GOP Senator Mitt Romney of Utah acknowledged the goal of preventing panic when markets open Monday, but expressed concern about what would happen if action by federal regulators was not enough to stop further bank runs by Sunday evening.
Meanwhile, South Carolina Senator Tim Scott, a Republican on the Senate banking committee and a possible GOP presidential nominee, warned Sunday night against “building a culture of government intervention.”
“Building a culture of government intervention will not prevent future institutions from relying on government to get in after taking excessive risks,” Scott said in a statement. “I remain committed to accountability and responses to the American people, both from the banks and our regulators. We deserve to know exactly what happened and why.”
And ahead of the Biden administration’s extraordinary announcement on Sunday night, the collapse had sparked a bailout debate in Washington as lawmakers assessed the fallout.
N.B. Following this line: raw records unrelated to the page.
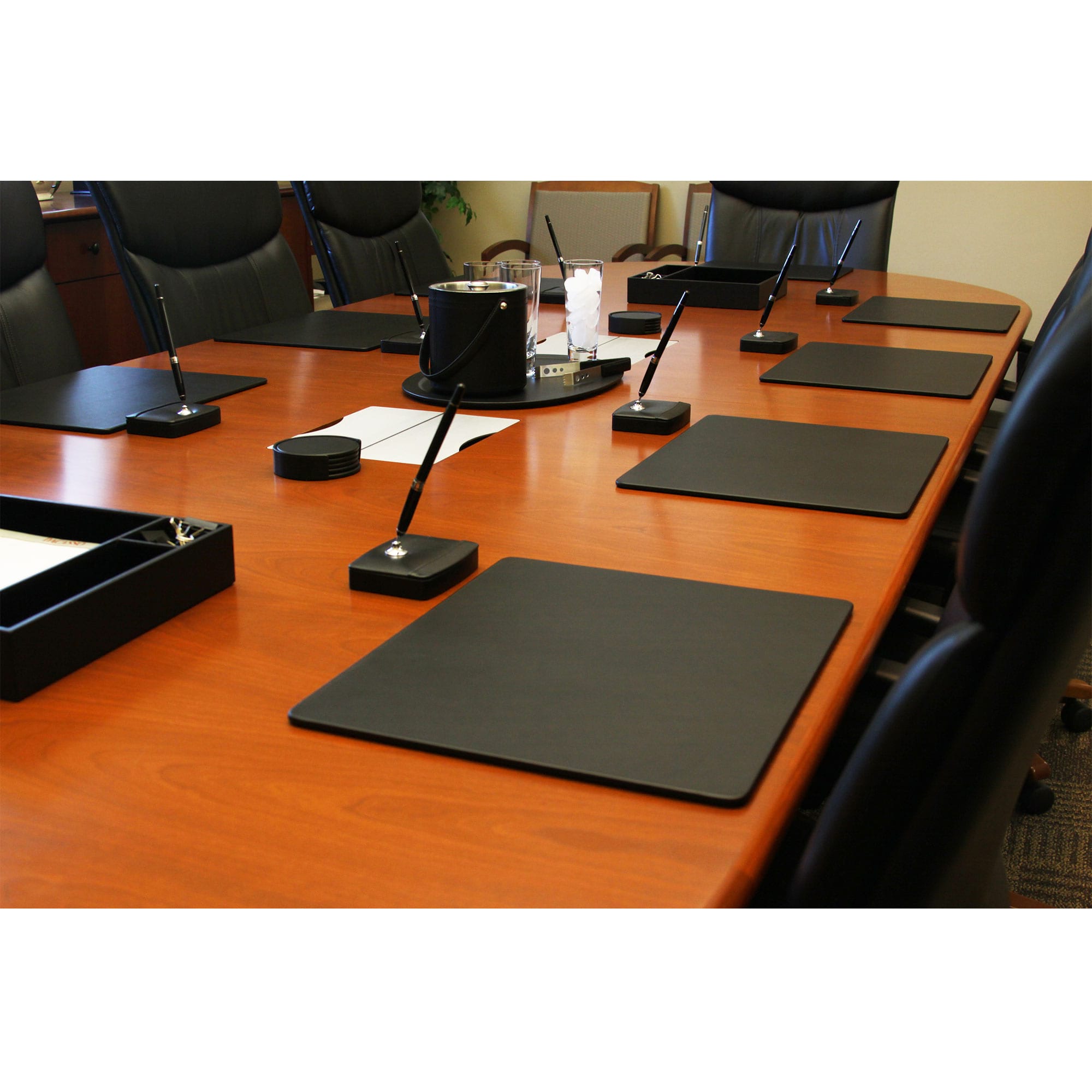 10 Seat Black Leatherette Conference Room Set w/ Round Coasters and Pen Stands, 17 x 14 Size Pads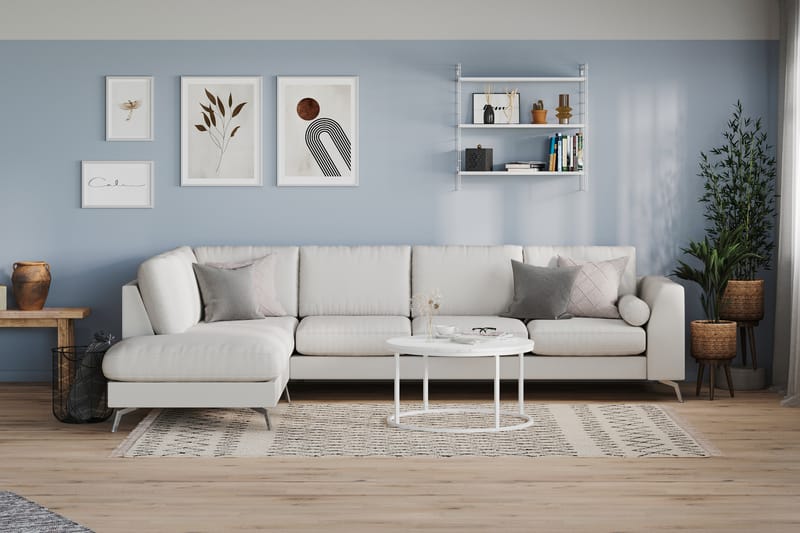 Ocean Lyx 4-personers Venstrevendt L-formet Chaiselongsofa i Stof - Lysegrå - Møbler - Sofaer - Sofa med chaiselong
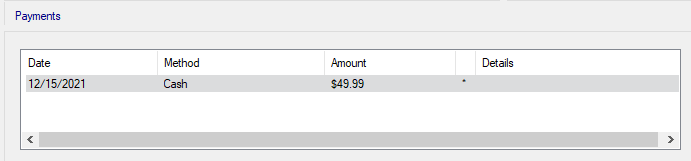 The Payments section with a cash payment.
California lawmakers unanimously agreed that the government should help find a buyer for the bank rather than bailing it out, two sources familiar with the Treasury Department’s briefing with them on Sunday told CNN. Punchbowl News first reported the Treasury’s briefing with the California delegation.
“Our first and foremost concern must be with the affected workers and their paychecks,” California Democratic Representative Adam Schiff told CNN in a statement.
South Carolina Republican Representative Nancy Mace told Collins in a separate “State of the Union” interview that she did not support a bailout “at this point,” but cautioned, “It’s very early days.”
“We cannot continue bailing out private companies because their actions have no consequences. People who make mistakes or break the law should be held accountable in this country,” she said.
Democratic Representative Ro Khanna, who represents much of Silicon Valley, said the Treasury Department needs to be more aggressive in making sure all savers at SVB have access to their money.
“The principle should be that all depositors are protected and have full access to their accounts by Monday morning,” Khanna told CBS News. Khanna also made it clear that investors and shareholders in SVB, headquartered in his district, should not be bailed out.
“I have no sympathy for the executives, no sympathy for the people who own shares there. But savers are protected,” he said.
Kevin Cramer, a member of the Senate banking committee, said he hoped the collapse of the SVB is “very local and we can handle it that way.”
“The problem is that we live in a very emotional time, where markets are emotional. The reference to social media as an accelerator, if you will, of some of that emotion, I think, can be problematic,” the North Dakota Republican told NBC News. “But I hope that the weekend brought some rest and certainly some strategy.”
This story and headline have been updated with additional reporting.